Saturday, April 2, 2011

Entombment of Christ

Title: Entombment of Christ
Artist: Rogier van der Weyden
Medium: Oil on oak panel
Size: 110 x 96 cm
Date: 1450
Location: Galleria degli Uffizi, Florence.

John 19:41-42 At the place where Jesus was crucified, there was a garden, and in the garden a new tomb, in which no one had ever been laid. Because it was the Jewish day of Preparation and since the tomb was nearby, they laid Jesus there.

This painting, in a Renaissance frame decorated with pilasters, adorned the altar of the private chapel of the Medici villa in Careggi, near Florence, and there are good reasons to suppose that the Medici family commissioned it. The work closely follows the Entombment of Christ by Fra Angelico, painted around 1440 for the Florentine monastery church of San Marco. Its influence is evident in the display of the dead Christ, shown almost standing, with Mary and John holding his arms one on each side, and more particularly in the hill with the tomb in the rock, which runs entirely counter to Northern European tradition. Clear guidelines from his patrons would also explain why the painting was executed in almost square format, unusual for Netherlandish works but common in Italy and suitable for the architectural Renaissance setting. The patrons who commissioned the work would have been struck by the fine, realistic detail of the painting and the intense emotion of the faces. These qualities, and the slight asymmetry that suited late Gothic taste, distinguish the picture in significant respects from the work of Fra Angelico.

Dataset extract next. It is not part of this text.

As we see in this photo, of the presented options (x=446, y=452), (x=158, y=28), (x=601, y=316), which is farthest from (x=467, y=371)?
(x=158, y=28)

Rogier van der Weyden or Rogier de le Pasture (c. 1399 – June 1464) was an early Netherlandish painter. His surviving works consist mainly of religious triptychs, altarpieces and commissioned single and diptych portraits. Little is known about Rogier's training as a painter. The archival sources from Tournai were completely destroyed during World War II, but had been partly transcribed in the 19th and early 20th century. The sources on his early life are confusing and have led to different interpretations by scholars. His vigorous, subtle, expressive painting and popular religious conceptions had considerable influence on European painting, not only in France and Germany but also in Italy and in Spain. Van der Weyden had also a large influence on the German painter and engraver Martin Schongauer whose prints were distributed all over Europe from the last decades of the 15th century. Indirectly Schongauer's prints helped to disseminate Van der Weyden's style. As can be seen in existing paintings attributed to him, Rogier van der Weyden was a master in the depiction of emotions and grief.